[Opening INFORMATION PROVIDED section]

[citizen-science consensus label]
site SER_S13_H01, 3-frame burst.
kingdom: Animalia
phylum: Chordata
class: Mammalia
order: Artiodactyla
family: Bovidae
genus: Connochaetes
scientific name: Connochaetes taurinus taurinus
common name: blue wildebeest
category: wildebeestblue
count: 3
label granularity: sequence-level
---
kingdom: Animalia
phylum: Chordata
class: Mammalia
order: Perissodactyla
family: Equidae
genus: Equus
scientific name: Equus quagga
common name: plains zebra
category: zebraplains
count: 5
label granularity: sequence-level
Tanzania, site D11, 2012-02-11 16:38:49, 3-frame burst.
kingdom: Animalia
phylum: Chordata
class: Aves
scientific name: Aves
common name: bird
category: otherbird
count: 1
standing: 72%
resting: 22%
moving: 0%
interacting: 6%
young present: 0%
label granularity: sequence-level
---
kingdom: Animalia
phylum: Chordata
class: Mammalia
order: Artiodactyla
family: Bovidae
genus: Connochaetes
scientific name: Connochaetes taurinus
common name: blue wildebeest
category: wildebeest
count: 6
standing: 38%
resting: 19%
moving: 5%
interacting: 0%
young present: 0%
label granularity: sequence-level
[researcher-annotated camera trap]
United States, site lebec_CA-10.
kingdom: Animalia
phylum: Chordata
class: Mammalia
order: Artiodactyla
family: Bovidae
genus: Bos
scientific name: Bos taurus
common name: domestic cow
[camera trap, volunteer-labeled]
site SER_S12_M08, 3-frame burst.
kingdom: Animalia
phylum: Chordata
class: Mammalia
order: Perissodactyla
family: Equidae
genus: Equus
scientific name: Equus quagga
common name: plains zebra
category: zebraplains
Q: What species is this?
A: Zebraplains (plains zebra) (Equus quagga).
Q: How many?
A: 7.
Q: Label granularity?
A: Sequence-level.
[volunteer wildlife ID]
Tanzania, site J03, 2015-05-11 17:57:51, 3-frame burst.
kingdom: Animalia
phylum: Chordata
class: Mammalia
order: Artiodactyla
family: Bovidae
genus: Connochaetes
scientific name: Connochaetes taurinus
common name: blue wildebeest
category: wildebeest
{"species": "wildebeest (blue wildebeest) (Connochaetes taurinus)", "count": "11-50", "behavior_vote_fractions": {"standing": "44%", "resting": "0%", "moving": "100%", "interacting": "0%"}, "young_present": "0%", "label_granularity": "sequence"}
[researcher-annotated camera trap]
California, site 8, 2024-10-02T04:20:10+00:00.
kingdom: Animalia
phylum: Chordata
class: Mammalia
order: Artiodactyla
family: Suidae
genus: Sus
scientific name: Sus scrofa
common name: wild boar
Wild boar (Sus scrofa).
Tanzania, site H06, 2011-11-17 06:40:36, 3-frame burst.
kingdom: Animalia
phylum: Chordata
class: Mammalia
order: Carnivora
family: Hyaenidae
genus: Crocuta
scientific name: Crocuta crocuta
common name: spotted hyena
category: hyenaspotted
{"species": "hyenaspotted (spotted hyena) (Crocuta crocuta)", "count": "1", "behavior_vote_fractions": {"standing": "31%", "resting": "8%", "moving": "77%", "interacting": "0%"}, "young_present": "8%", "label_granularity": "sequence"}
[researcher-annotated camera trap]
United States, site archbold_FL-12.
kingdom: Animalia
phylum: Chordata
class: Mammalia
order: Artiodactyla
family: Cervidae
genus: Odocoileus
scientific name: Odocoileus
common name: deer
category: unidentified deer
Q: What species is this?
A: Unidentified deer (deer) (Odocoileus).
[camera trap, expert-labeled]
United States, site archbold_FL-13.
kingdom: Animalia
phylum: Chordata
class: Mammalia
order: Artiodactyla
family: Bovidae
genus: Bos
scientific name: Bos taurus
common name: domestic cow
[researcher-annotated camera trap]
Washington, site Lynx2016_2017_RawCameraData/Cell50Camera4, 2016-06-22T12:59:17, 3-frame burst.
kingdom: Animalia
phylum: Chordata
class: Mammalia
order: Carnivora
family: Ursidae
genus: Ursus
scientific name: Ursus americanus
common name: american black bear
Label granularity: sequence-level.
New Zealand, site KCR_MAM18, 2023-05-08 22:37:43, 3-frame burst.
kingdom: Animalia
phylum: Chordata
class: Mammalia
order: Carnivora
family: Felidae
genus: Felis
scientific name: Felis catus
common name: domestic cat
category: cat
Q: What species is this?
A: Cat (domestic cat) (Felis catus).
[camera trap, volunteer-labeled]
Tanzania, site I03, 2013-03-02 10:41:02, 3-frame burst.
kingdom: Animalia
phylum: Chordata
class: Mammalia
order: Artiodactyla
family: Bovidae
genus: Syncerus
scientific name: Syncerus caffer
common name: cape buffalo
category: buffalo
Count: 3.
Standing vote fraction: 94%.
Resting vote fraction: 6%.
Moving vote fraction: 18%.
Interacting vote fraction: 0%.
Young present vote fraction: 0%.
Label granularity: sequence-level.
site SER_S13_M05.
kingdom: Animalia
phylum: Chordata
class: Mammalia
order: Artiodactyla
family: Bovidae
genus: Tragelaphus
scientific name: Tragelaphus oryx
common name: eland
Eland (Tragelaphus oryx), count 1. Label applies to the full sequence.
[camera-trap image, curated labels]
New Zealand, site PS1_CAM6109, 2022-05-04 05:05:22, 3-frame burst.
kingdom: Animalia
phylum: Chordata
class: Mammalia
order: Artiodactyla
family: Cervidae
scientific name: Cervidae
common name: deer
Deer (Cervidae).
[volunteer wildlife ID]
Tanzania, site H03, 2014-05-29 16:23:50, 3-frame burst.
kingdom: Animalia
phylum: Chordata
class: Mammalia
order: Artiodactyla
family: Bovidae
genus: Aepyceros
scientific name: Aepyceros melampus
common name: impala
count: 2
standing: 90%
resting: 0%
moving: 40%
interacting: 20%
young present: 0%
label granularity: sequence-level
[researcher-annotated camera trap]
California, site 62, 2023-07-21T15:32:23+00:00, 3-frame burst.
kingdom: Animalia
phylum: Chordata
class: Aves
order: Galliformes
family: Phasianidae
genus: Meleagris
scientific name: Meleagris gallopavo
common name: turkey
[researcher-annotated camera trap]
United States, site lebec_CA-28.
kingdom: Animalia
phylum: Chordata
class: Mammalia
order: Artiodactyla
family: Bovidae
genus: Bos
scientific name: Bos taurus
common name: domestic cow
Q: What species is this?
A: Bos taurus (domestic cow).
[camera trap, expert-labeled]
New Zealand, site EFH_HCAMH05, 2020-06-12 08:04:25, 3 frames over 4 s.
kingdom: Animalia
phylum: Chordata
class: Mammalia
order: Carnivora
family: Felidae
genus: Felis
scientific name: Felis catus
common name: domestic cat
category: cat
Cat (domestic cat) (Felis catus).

[Closing INFORMATION PROVIDED section]

▸ AIM OF THE EXERCISE: Exactly as given, repeat each line above.

▸ ANSWER TO THIS PROBLEM:
[citizen-science consensus label]
site SER_S13_H01, 3-frame burst.
kingdom: Animalia
phylum: Chordata
class: Mammalia
order: Artiodactyla
family: Bovidae
genus: Connochaetes
scientific name: Connochaetes taurinus taurinus
common name: blue wildebeest
category: wildebeestblue
count: 3
label granularity: sequence-level
---
kingdom: Animalia
phylum: Chordata
class: Mammalia
order: Perissodactyla
family: Equidae
genus: Equus
scientific name: Equus quagga
common name: plains zebra
category: zebraplains
count: 5
label granularity: sequence-level
Tanzania, site D11, 2012-02-11 16:38:49, 3-frame burst.
kingdom: Animalia
phylum: Chordata
class: Aves
scientific name: Aves
common name: bird
category: otherbird
count: 1
standing: 72%
resting: 22%
moving: 0%
interacting: 6%
young present: 0%
label granularity: sequence-level
---
kingdom: Animalia
phylum: Chordata
class: Mammalia
order: Artiodactyla
family: Bovidae
genus: Connochaetes
scientific name: Connochaetes taurinus
common name: blue wildebeest
category: wildebeest
count: 6
standing: 38%
resting: 19%
moving: 5%
interacting: 0%
young present: 0%
label granularity: sequence-level
[researcher-annotated camera trap]
United States, site lebec_CA-10.
kingdom: Animalia
phylum: Chordata
class: Mammalia
order: Artiodactyla
family: Bovidae
genus: Bos
scientific name: Bos taurus
common name: domestic cow
[camera trap, volunteer-labeled]
site SER_S12_M08, 3-frame burst.
kingdom: Animalia
phylum: Chordata
class: Mammalia
order: Perissodactyla
family: Equidae
genus: Equus
scientific name: Equus quagga
common name: plains zebra
category: zebraplains
Q: What species is this?
A: Zebraplains (plains zebra) (Equus quagga).
Q: How many?
A: 7.
Q: Label granularity?
A: Sequence-level.
[volunteer wildlife ID]
Tanzania, site J03, 2015-05-11 17:57:51, 3-frame burst.
kingdom: Animalia
phylum: Chordata
class: Mammalia
order: Artiodactyla
family: Bovidae
genus: Connochaetes
scientific name: Connochaetes taurinus
common name: blue wildebeest
category: wildebeest
{"species": "wildebeest (blue wildebeest) (Connochaetes taurinus)", "count": "11-50", "behavior_vote_fractions": {"standing": "44%", "resting": "0%", "moving": "100%", "interacting": "0%"}, "young_present": "0%", "label_granularity": "sequence"}
[researcher-annotated camera trap]
California, site 8, 2024-10-02T04:20:10+00:00.
kingdom: Animalia
phylum: Chordata
class: Mammalia
order: Artiodactyla
family: Suidae
genus: Sus
scientific name: Sus scrofa
common name: wild boar
Wild boar (Sus scrofa).
Tanzania, site H06, 2011-11-17 06:40:36, 3-frame burst.
kingdom: Animalia
phylum: Chordata
class: Mammalia
order: Carnivora
family: Hyaenidae
genus: Crocuta
scientific name: Crocuta crocuta
common name: spotted hyena
category: hyenaspotted
{"species": "hyenaspotted (spotted hyena) (Crocuta crocuta)", "count": "1", "behavior_vote_fractions": {"standing": "31%", "resting": "8%", "moving": "77%", "interacting": "0%"}, "young_present": "8%", "label_granularity": "sequence"}
[researcher-annotated camera trap]
United States, site archbold_FL-12.
kingdom: Animalia
phylum: Chordata
class: Mammalia
order: Artiodactyla
family: Cervidae
genus: Odocoileus
scientific name: Odocoileus
common name: deer
category: unidentified deer
Q: What species is this?
A: Unidentified deer (deer) (Odocoileus).
[camera trap, expert-labeled]
United States, site archbold_FL-13.
kingdom: Animalia
phylum: Chordata
class: Mammalia
order: Artiodactyla
family: Bovidae
genus: Bos
scientific name: Bos taurus
common name: domestic cow
[researcher-annotated camera trap]
Washington, site Lynx2016_2017_RawCameraData/Cell50Camera4, 2016-06-22T12:59:17, 3-frame burst.
kingdom: Animalia
phylum: Chordata
class: Mammalia
order: Carnivora
family: Ursidae
genus: Ursus
scientific name: Ursus americanus
common name: american black bear
Label granularity: sequence-level.
New Zealand, site KCR_MAM18, 2023-05-08 22:37:43, 3-frame burst.
kingdom: Animalia
phylum: Chordata
class: Mammalia
order: Carnivora
family: Felidae
genus: Felis
scientific name: Felis catus
common name: domestic cat
category: cat
Q: What species is this?
A: Cat (domestic cat) (Felis catus).
[camera trap, volunteer-labeled]
Tanzania, site I03, 2013-03-02 10:41:02, 3-frame burst.
kingdom: Animalia
phylum: Chordata
class: Mammalia
order: Artiodactyla
family: Bovidae
genus: Syncerus
scientific name: Syncerus caffer
common name: cape buffalo
category: buffalo
Count: 3.
Standing vote fraction: 94%.
Resting vote fraction: 6%.
Moving vote fraction: 18%.
Interacting vote fraction: 0%.
Young present vote fraction: 0%.
Label granularity: sequence-level.
site SER_S13_M05.
kingdom: Animalia
phylum: Chordata
class: Mammalia
order: Artiodactyla
family: Bovidae
genus: Tragelaphus
scientific name: Tragelaphus oryx
common name: eland
Eland (Tragelaphus oryx), count 1. Label applies to the full sequence.
[camera-trap image, curated labels]
New Zealand, site PS1_CAM6109, 2022-05-04 05:05:22, 3-frame burst.
kingdom: Animalia
phylum: Chordata
class: Mammalia
order: Artiodactyla
family: Cervidae
scientific name: Cervidae
common name: deer
Deer (Cervidae).
[volunteer wildlife ID]
Tanzania, site H03, 2014-05-29 16:23:50, 3-frame burst.
kingdom: Animalia
phylum: Chordata
class: Mammalia
order: Artiodactyla
family: Bovidae
genus: Aepyceros
scientific name: Aepyceros melampus
common name: impala
count: 2
standing: 90%
resting: 0%
moving: 40%
interacting: 20%
young present: 0%
label granularity: sequence-level
[researcher-annotated camera trap]
California, site 62, 2023-07-21T15:32:23+00:00, 3-frame burst.
kingdom: Animalia
phylum: Chordata
class: Aves
order: Galliformes
family: Phasianidae
genus: Meleagris
scientific name: Meleagris gallopavo
common name: turkey
[researcher-annotated camera trap]
United States, site lebec_CA-28.
kingdom: Animalia
phylum: Chordata
class: Mammalia
order: Artiodactyla
family: Bovidae
genus: Bos
scientific name: Bos taurus
common name: domestic cow
Q: What species is this?
A: Bos taurus (domestic cow).
[camera trap, expert-labeled]
New Zealand, site EFH_HCAMH05, 2020-06-12 08:04:25, 3 frames over 4 s.
kingdom: Animalia
phylum: Chordata
class: Mammalia
order: Carnivora
family: Felidae
genus: Felis
scientific name: Felis catus
common name: domestic cat
category: cat
Cat (domestic cat) (Felis catus).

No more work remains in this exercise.